• **PROBLEM 1**
In the open architecture article, what term describes separating hardware from software so capabilities can be upgraded without hardware changes?

• **EXTRACT TO READ**
Decoupling software from hardware allows the Pentagon to rapidly upgrade stealth bombers and fighters, breaking proprietary barriers to ensure seamless data exchange across the modern digital battlefield.
"Modernization of Battlefield C2 Series"
By Kris Osborn, Warrior
The F-35 will launch the next-generation “Stormbreaker” bomb ….the stealthy B-2 will attack surface ships with the Long-Range Anti-Ship Missile, U.S. Navy Columbia-class submarines will navigate with computer automation and U.S. Army Lower Tier Air and Missile Defense Sensor will simultaneously track two maneuvering cruise missile targets … due in large measure to technological enhancements made possible through a developmental strategy referred to as “open architecture.”
This often-used term can perhaps best be understood as a modern technological “baseline” upon which generations of weapons and platforms can best be engineered, maintained and modernized.
The advantages of open architecture are tactical, technological, strategic and operational, because any given system, platform or technology can be specifically engineered to enable “upgrades” and “changes” in performance parameters without needing to “reconstruct” or “rebuild” the platform or greatly change the hardware. In the realm of open architecture, this is referred to as “Decoupling Dependency,” meaning that the hardware can be specifically “decoupled” or separated from the software to enable capability upgrades that don’t require hardware changes or re-engineering.

• **PROBLEM 2**
Edit the dataset rows below by replacing "Time of clock at" with "Time shown on clock at" throughout, changing nothing else. Leave the pictures out of your version.

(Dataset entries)
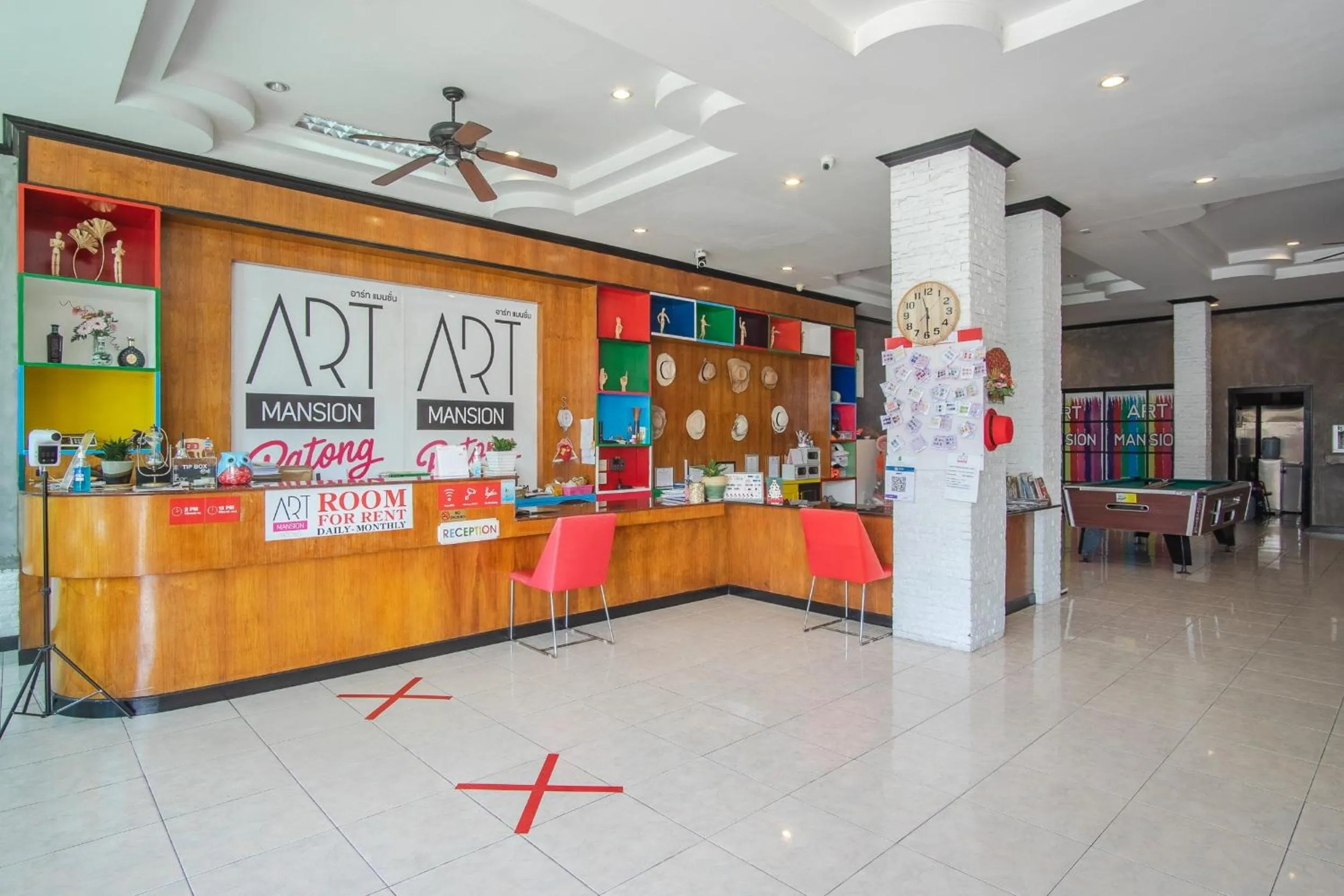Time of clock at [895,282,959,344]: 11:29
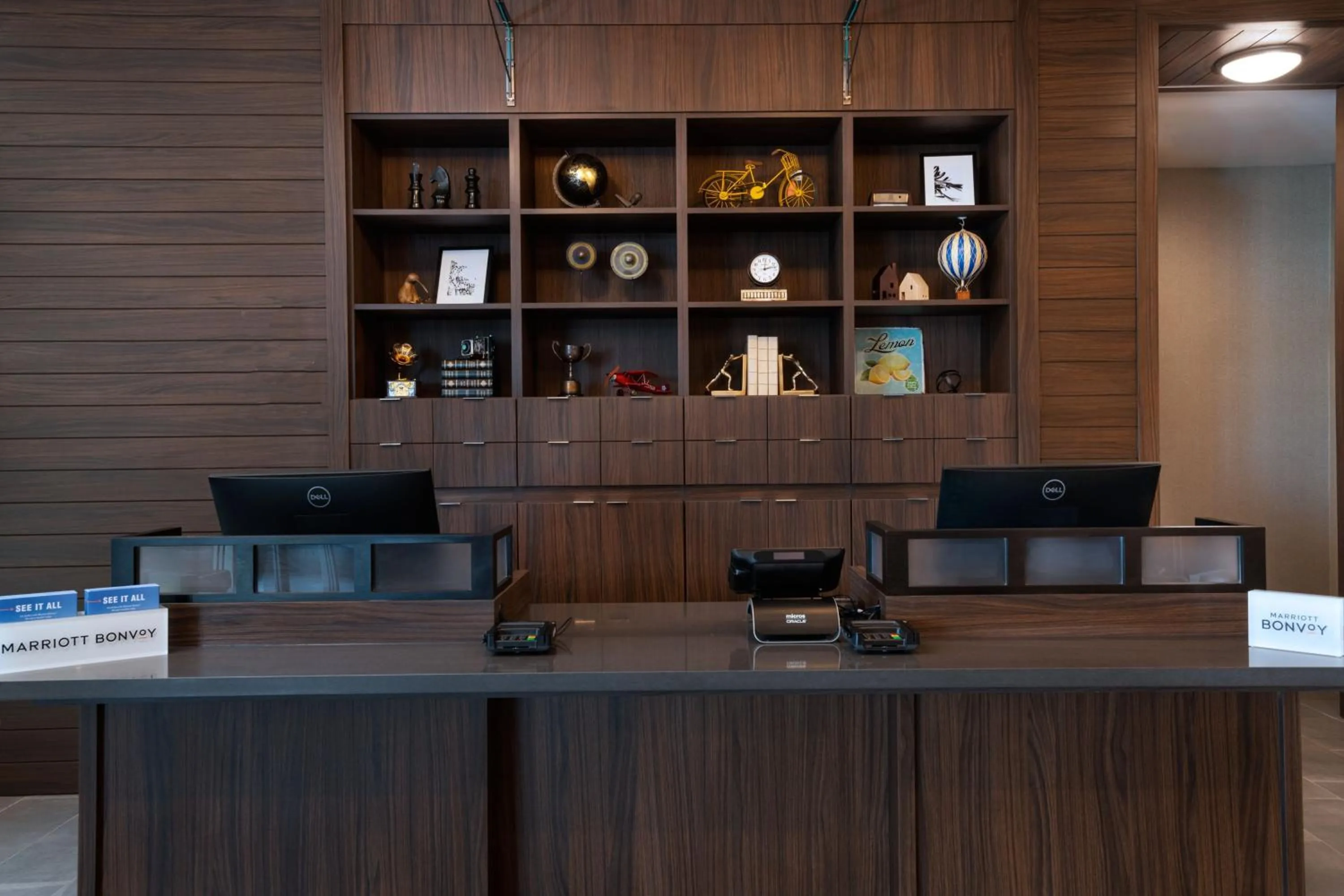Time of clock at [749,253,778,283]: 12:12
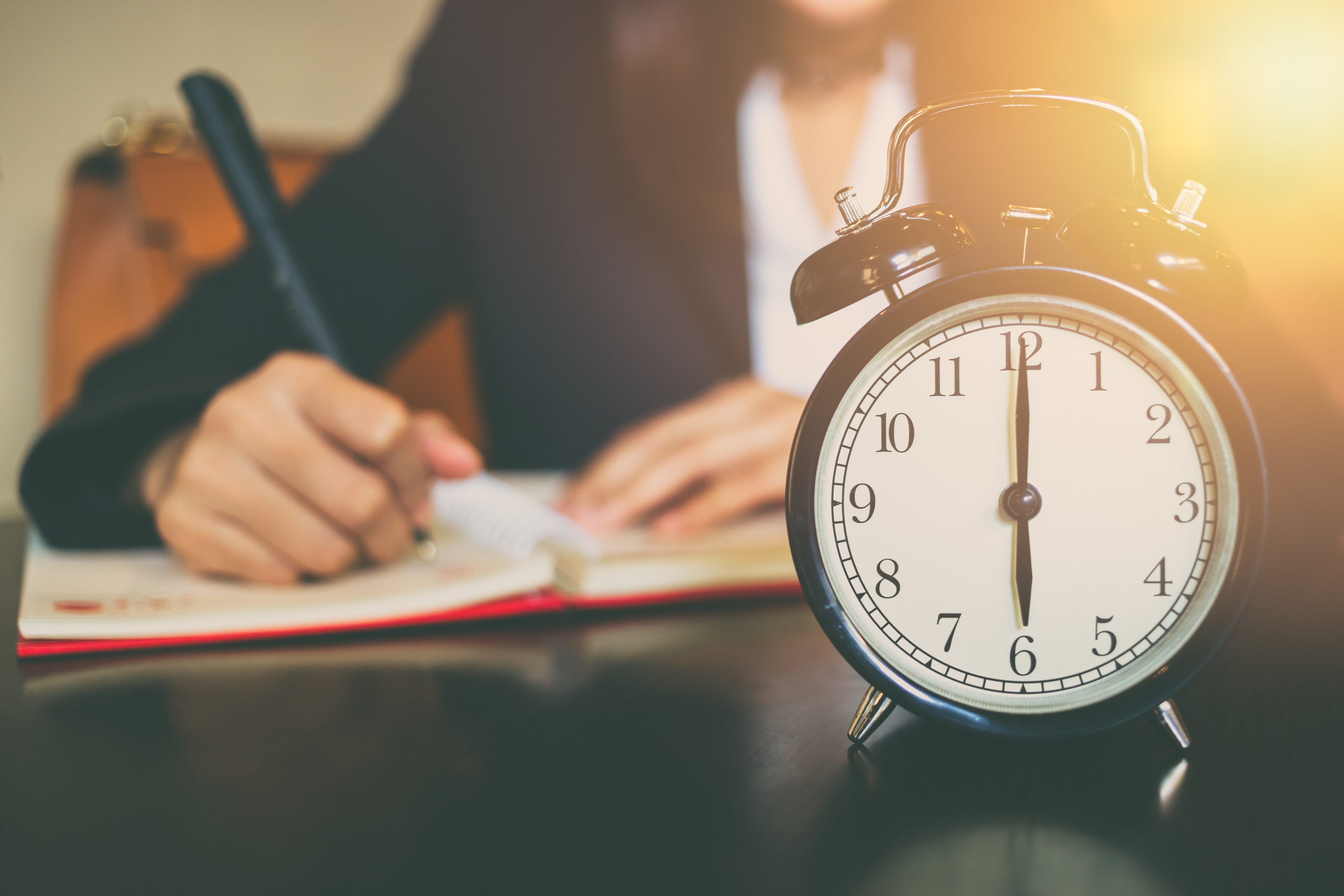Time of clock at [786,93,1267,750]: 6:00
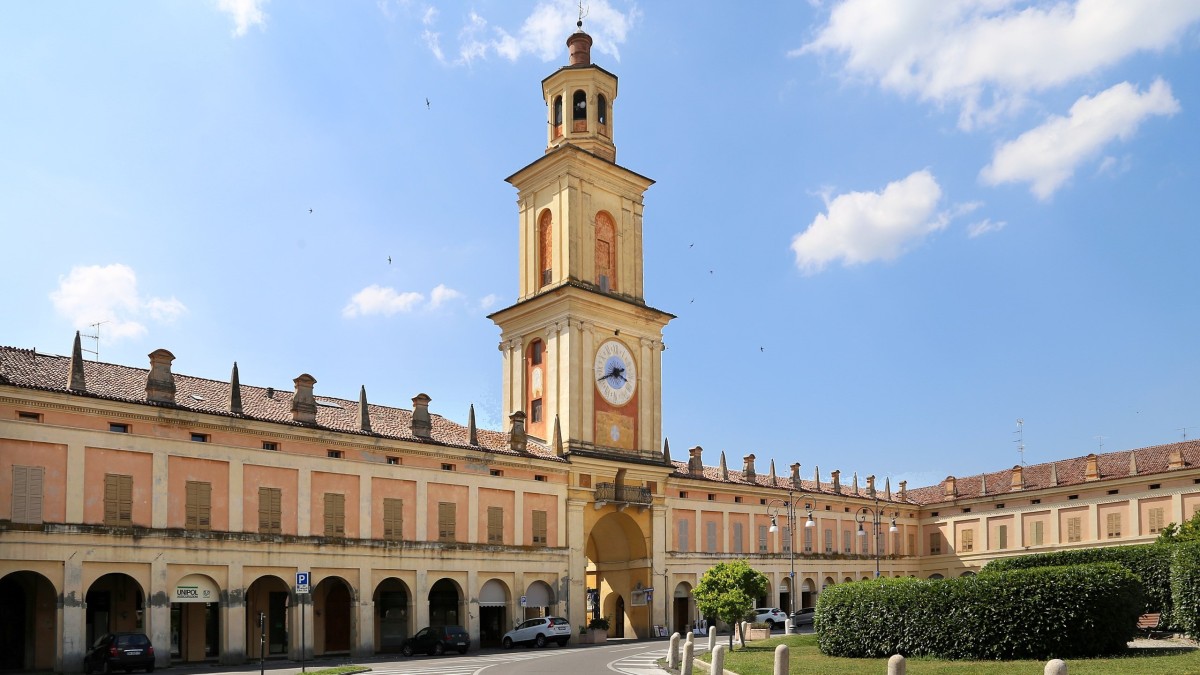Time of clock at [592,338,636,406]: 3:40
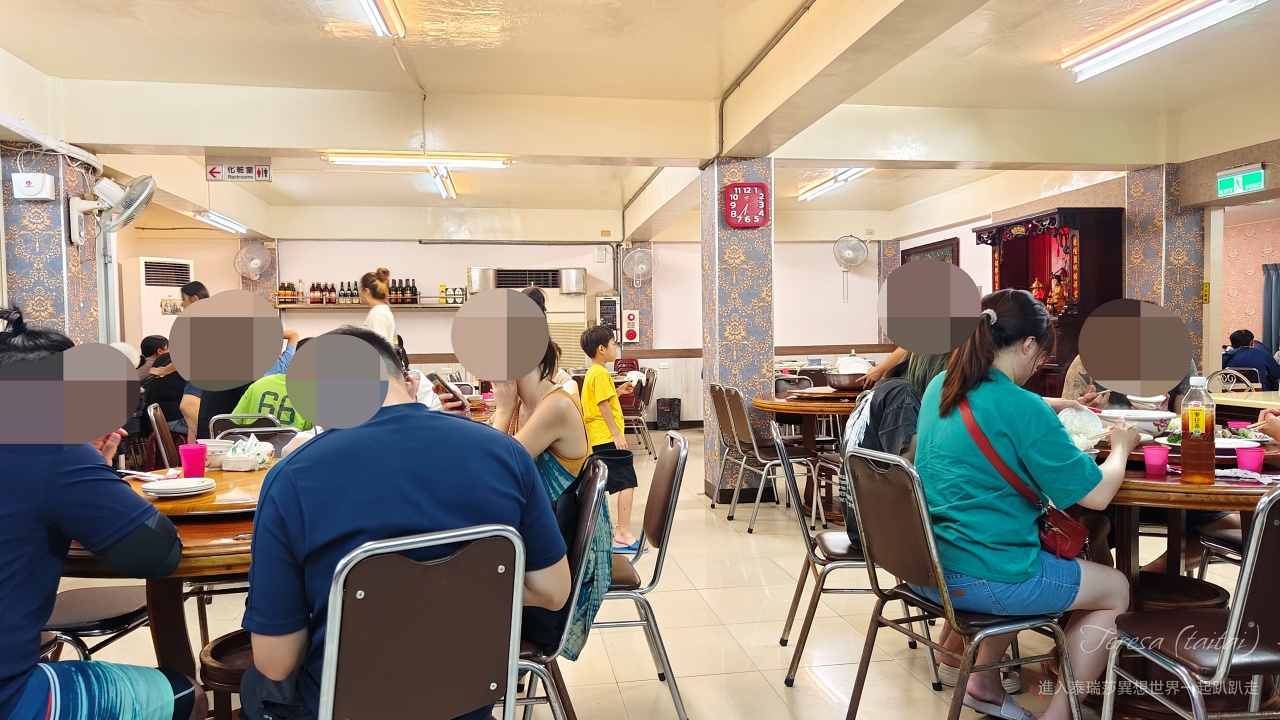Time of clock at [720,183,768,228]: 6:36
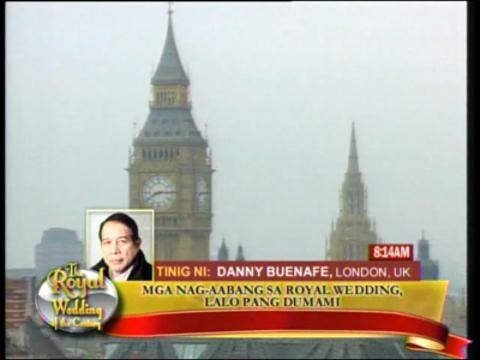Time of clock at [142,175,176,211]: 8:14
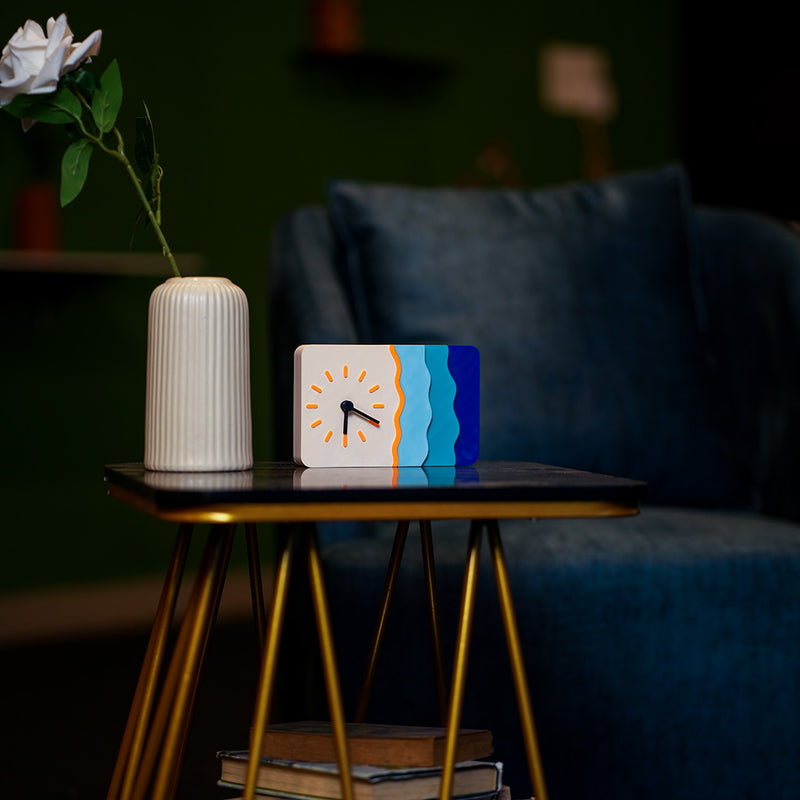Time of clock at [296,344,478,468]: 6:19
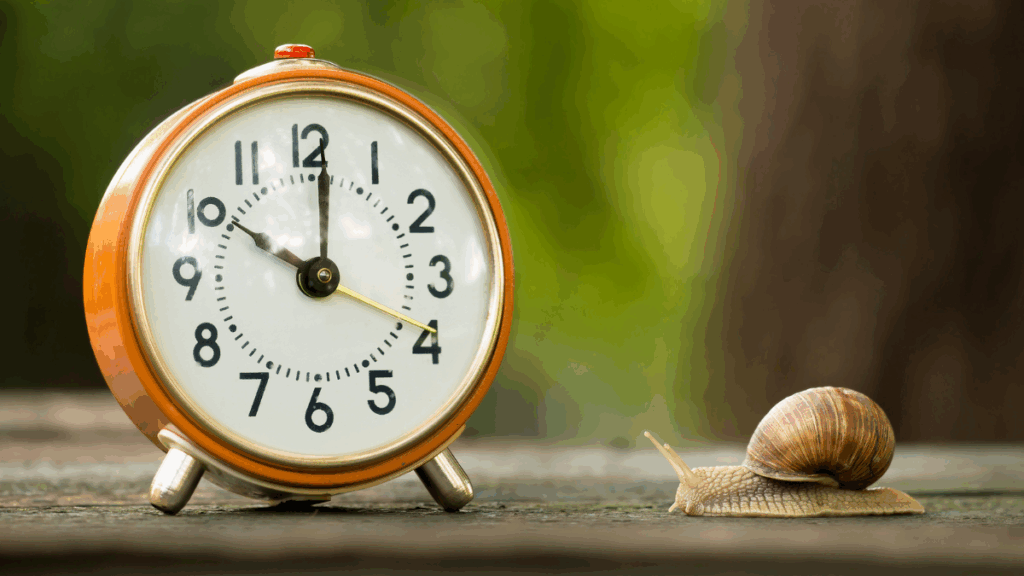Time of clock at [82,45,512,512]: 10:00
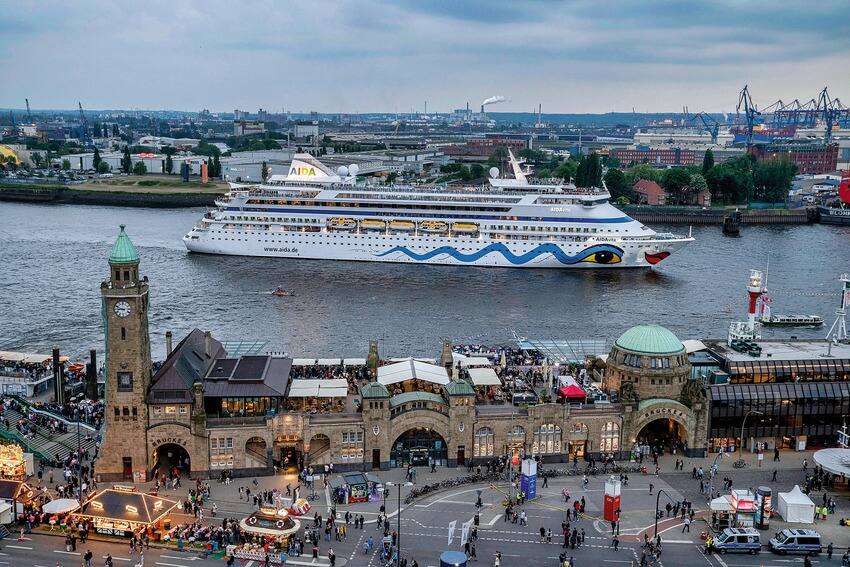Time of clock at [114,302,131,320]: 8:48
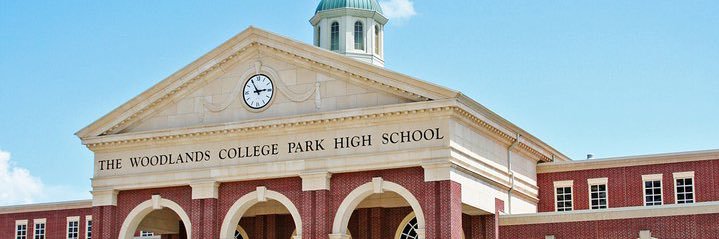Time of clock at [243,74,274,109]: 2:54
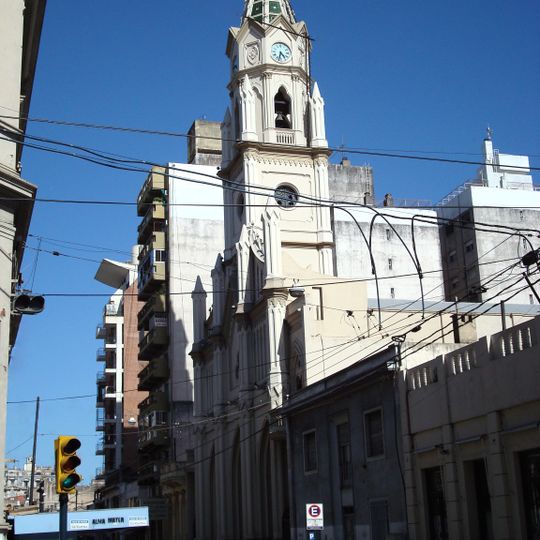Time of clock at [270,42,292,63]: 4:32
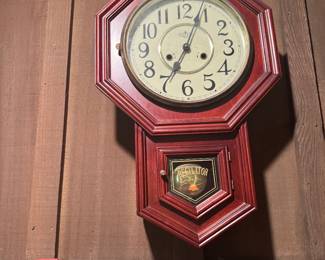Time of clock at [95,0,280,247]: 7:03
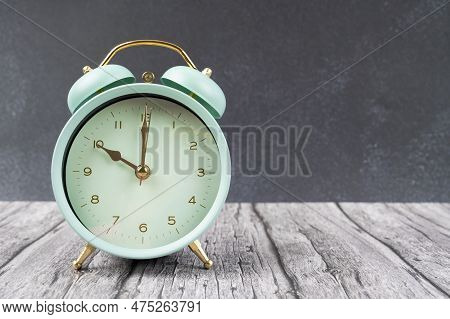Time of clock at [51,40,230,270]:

• **EXERCISE SOLUTION 1**
“Decoupling Dependency.”

• **EXERCISE SOLUTION 2**
Time shown on clock at [895,282,959,344]: 11:29
Time shown on clock at [749,253,778,283]: 12:12
Time shown on clock at [786,93,1267,750]: 6:00
Time shown on clock at [592,338,636,406]: 3:40
Time shown on clock at [720,183,768,228]: 6:36
Time shown on clock at [142,175,176,211]: 8:14
Time shown on clock at [296,344,478,468]: 6:19
Time shown on clock at [82,45,512,512]: 10:00
Time shown on clock at [114,302,131,320]: 8:48
Time shown on clock at [243,74,274,109]: 2:54
Time shown on clock at [270,42,292,63]: 4:32
Time shown on clock at [95,0,280,247]: 7:03
Time shown on clock at [51,40,230,270]:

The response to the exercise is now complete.